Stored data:
------------

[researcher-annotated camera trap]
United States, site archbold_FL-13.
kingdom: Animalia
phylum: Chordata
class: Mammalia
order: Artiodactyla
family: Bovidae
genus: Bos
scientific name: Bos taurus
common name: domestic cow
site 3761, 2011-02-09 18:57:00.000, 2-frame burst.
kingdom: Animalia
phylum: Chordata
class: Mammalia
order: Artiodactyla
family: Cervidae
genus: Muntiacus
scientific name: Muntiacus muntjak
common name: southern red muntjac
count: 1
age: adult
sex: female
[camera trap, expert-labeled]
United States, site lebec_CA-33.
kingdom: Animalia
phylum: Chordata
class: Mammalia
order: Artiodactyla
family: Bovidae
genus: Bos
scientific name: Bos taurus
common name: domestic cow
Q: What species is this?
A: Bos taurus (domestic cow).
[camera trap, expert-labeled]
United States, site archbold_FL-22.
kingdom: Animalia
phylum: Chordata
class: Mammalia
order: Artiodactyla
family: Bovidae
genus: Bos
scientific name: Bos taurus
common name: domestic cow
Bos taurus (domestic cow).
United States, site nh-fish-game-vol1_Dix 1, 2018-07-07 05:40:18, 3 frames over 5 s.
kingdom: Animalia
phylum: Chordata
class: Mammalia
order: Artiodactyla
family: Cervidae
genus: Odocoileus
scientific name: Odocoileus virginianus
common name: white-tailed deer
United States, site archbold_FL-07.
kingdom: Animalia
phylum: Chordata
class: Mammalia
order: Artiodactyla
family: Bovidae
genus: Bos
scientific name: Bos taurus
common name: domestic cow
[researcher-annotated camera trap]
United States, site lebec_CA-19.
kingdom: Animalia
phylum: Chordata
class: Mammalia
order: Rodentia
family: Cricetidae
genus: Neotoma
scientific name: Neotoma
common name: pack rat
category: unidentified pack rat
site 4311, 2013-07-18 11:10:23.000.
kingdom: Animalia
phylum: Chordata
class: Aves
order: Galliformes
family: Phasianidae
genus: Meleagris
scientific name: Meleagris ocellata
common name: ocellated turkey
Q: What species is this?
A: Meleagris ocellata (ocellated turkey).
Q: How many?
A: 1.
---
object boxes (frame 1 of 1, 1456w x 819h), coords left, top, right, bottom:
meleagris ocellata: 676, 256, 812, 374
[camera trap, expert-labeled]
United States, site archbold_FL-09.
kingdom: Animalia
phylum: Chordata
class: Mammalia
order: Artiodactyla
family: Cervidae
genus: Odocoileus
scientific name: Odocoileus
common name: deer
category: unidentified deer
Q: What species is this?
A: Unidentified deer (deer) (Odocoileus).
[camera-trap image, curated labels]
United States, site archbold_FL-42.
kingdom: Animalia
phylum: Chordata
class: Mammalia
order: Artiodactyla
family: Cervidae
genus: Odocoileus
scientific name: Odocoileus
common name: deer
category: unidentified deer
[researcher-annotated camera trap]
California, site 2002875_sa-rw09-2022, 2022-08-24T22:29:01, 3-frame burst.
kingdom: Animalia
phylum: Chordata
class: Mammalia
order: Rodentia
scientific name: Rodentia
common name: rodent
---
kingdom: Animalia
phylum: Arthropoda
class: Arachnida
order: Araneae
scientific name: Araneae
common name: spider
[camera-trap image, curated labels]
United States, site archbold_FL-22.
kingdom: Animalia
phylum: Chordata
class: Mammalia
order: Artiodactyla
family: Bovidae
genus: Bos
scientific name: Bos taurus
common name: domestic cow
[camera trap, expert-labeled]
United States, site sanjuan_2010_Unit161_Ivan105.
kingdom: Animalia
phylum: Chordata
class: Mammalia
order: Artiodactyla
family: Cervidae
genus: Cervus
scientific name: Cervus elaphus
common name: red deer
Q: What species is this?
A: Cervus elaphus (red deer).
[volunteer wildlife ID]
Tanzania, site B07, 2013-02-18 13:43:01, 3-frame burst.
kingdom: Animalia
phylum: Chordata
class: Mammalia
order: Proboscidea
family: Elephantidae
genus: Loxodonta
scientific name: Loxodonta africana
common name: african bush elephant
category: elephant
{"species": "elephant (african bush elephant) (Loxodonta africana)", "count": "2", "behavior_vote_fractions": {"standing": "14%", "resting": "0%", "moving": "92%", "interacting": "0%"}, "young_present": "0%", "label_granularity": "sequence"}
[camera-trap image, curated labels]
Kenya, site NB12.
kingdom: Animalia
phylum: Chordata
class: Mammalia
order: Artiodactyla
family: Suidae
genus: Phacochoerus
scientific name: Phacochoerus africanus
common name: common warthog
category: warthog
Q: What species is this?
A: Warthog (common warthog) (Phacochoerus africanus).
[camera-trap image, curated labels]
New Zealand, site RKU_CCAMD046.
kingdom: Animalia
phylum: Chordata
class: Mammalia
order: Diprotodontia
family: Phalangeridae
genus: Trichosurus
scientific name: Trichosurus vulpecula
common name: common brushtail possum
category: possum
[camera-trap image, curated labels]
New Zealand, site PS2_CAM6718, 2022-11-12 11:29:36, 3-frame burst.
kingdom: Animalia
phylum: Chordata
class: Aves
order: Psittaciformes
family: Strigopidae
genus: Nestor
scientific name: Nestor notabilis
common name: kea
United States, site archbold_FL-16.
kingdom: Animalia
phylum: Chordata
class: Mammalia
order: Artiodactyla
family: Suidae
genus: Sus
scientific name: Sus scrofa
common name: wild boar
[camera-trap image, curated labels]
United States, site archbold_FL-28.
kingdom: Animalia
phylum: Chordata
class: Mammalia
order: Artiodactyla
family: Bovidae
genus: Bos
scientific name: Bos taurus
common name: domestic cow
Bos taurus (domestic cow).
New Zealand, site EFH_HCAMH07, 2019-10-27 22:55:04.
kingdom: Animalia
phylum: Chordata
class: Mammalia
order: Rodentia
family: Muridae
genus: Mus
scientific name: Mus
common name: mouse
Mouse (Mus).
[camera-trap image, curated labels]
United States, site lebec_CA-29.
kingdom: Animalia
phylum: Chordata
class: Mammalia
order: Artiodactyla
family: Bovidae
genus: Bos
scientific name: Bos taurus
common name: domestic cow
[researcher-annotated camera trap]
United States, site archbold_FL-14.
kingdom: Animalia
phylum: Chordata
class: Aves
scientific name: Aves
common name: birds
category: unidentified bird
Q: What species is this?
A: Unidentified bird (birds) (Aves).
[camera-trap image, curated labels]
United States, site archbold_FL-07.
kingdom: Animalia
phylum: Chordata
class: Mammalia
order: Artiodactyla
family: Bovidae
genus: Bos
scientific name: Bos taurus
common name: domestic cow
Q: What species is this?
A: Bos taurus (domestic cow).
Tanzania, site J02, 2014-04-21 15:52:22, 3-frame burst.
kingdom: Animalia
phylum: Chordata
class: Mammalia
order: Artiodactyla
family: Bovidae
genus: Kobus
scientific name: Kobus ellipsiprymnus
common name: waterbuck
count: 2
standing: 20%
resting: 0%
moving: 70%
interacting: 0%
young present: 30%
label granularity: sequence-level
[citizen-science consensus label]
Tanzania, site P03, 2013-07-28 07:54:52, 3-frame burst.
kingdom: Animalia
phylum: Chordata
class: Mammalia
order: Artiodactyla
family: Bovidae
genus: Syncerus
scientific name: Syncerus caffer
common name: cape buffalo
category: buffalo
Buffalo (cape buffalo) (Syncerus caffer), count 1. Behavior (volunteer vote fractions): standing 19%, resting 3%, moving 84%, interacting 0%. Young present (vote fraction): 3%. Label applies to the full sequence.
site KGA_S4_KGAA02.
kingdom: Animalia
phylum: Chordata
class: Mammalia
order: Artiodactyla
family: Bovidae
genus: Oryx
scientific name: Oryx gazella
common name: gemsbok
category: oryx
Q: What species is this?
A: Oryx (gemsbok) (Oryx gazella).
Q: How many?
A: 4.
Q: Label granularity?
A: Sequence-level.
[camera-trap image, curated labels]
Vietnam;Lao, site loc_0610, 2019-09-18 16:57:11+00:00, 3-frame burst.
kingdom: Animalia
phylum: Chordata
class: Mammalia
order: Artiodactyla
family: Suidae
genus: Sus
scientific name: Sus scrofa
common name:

------------

Problem requirements:
Within the data above, the lines from the one with "United States, site archbold_FL-42." to the one with "scientific name: Araneae" must be repeated exactly; no other line belongs in the answer.

Answer box:
United States, site archbold_FL-42.
kingdom: Animalia
phylum: Chordata
class: Mammalia
order: Artiodactyla
family: Cervidae
genus: Odocoileus
scientific name: Odocoileus
common name: deer
category: unidentified deer
[researcher-annotated camera trap]
California, site 2002875_sa-rw09-2022, 2022-08-24T22:29:01, 3-frame burst.
kingdom: Animalia
phylum: Chordata
class: Mammalia
order: Rodentia
scientific name: Rodentia
common name: rodent
---
kingdom: Animalia
phylum: Arthropoda
class: Arachnida
order: Araneae
scientific name: Araneae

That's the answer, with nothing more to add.